めふぁにっき

すべての独身が自由に楽しく生きられる世界のために

人形は舞台から降りられない

 

「アイドルって、楽曲とか演出とか色々あって初めて成り立つわけじゃん。」

「そうだね」

「逆に言うと、その前提がなくなっちゃったらアイドルではなくなってしまうって意味でそこに悲しみを覚えるんだよね」

 

その文脈でいくと、と前置きをしてから持論を展開する。

自分のアイドル観には「依代」というイメージが前提になっている。プロデューサーという陰陽師がいて、紙切れに過ぎない人形(ひとがた)にかりそめの魂魄を込める。

吹き込まれている間だけは人形は生きているかのように振る舞い、魂魄を通じた術師とのつながりが切れると、人形は元の紙切れへと戻っていく。

 

近年のアイドル観は、アイドル自身の主体性に軸を置き、人間としてのアイドルにフォーカスを当てているものが多い。それは表現者は主体的であるべしという、現代思想と芸術の間で結ばれた暗黙の協定でもあるのだろう。

 

だからこそ、『ステージママと子役』という主題は芸能の世界ではありふれてていながらも、現代社会においてあるべき表現者の型からは外れている。それでいて、最も優れた表現者はその中から生まれてくるだけに、彼らの存在は常に矛盾を孕んでいる。

 

結局のところ、幼い頃から特殊な訓練に耐えて、特殊な環境で育ってきた彼らを「長い下積み時代」などと呼び、「自ら表現の壁に挑み続ける者」というストーリーにすり替えることで主体的な表現者という現代社会のタテマエにうまく取り込んでいる。

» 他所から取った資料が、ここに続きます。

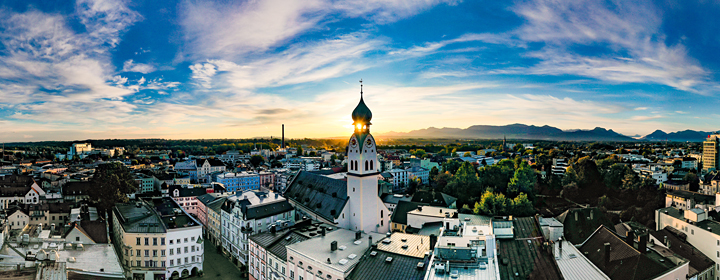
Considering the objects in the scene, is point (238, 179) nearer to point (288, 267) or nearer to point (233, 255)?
point (233, 255)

そしてショービジネスに欠かせない観客もまた、彼らの長く苦しい下積み時代もまた演出として受け入れ、喝采するのだ。

 

あえてそんなところも踏まえた上で、アイドルをプロデュースする人間こそ真の表現者と規定し、プロデューサーの意図を忠実に再現する秀でた依代、つまりアイドルを敬意を込めて「人形(にんぎょう)」と個人的には呼んでいる。

 

「じゃあ、めふぁこにとって本当に見たいのはプロデューサーの表現であって、アイドルというのはある種のインターフェイスにすぎないってことだね」

「そうなるね」

 

依代というより、自分のイメージはイタコに近いかもしれない。

演劇であれ、総合芸術であれ、すべては第四の壁に隔てられた、現代では数少ない聖別された領域で起こることだ。そこに立つ者は俗世におけるあらゆる業を捨て去って、フラットになる。

「良い役者は『作れる』役者じゃなくて、フラットになれる役者だ」

演劇を長年やってる人間からそんな話を聞いて、霊媒師みたいだなとその時はぼんやり思った。人間としての本来の人格を仕舞い込んで、別の表現、別の人格を受け入れる身体をスタンバイさせる能力。

それが役者と霊媒師の共通点なんじゃなかろうかとふと浮かんだ。

 

「個人的には、めふぁこのいう人形がどっかの時点で人形じゃいられなくなって、それでも芸能界に居残ろうとするアイドルとか見てると悲しくなるんだよね」

「人形として育てられたのに、若さ以外の理由で人形でいられなくなるタイミングがきっとあるんだろうね」

「それでも、他の生き方を知らないから芸能界のどこかには居場所を見つけ出そうとしてしまう、それをはっきり見てしまう瞬間が悲しいんだ。」

 

舞台に上がることを目的に作られた人形は、檜の舞台から降りて生きる術を知らない。

そして社会は主体的な表現者であれと言外に命令し続ける。